Task goal:
Return exactly the lines below, starting with the one that has "Το Λιτόχωρο υποδέχεται" and going on through the one that has "(Spartacus International Hotel".

══ Raw data ══

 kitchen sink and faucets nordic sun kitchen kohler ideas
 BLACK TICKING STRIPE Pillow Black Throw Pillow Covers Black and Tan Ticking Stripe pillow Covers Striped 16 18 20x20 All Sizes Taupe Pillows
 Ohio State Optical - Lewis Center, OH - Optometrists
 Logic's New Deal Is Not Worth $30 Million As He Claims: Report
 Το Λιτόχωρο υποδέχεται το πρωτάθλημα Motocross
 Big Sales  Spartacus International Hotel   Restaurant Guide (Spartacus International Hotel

═══
══ Raw data ══

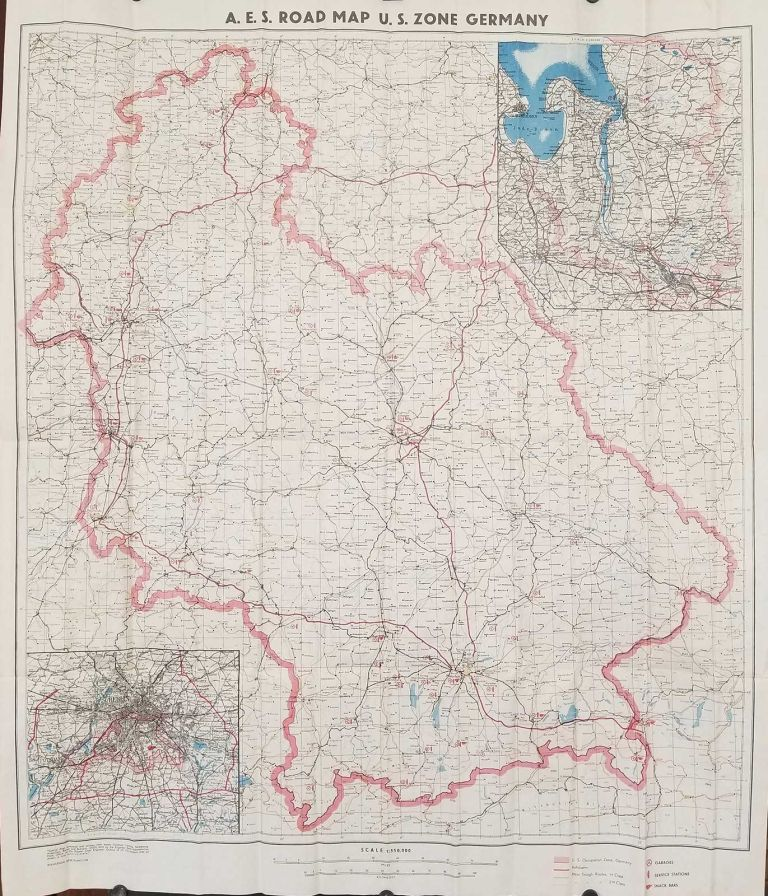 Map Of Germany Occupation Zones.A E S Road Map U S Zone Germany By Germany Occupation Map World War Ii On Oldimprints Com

═══

Written response:
 Το Λιτόχωρο υποδέχεται το πρωτάθλημα Motocross
 Big Sales  Spartacus International Hotel   Restaurant Guide (Spartacus International Hotel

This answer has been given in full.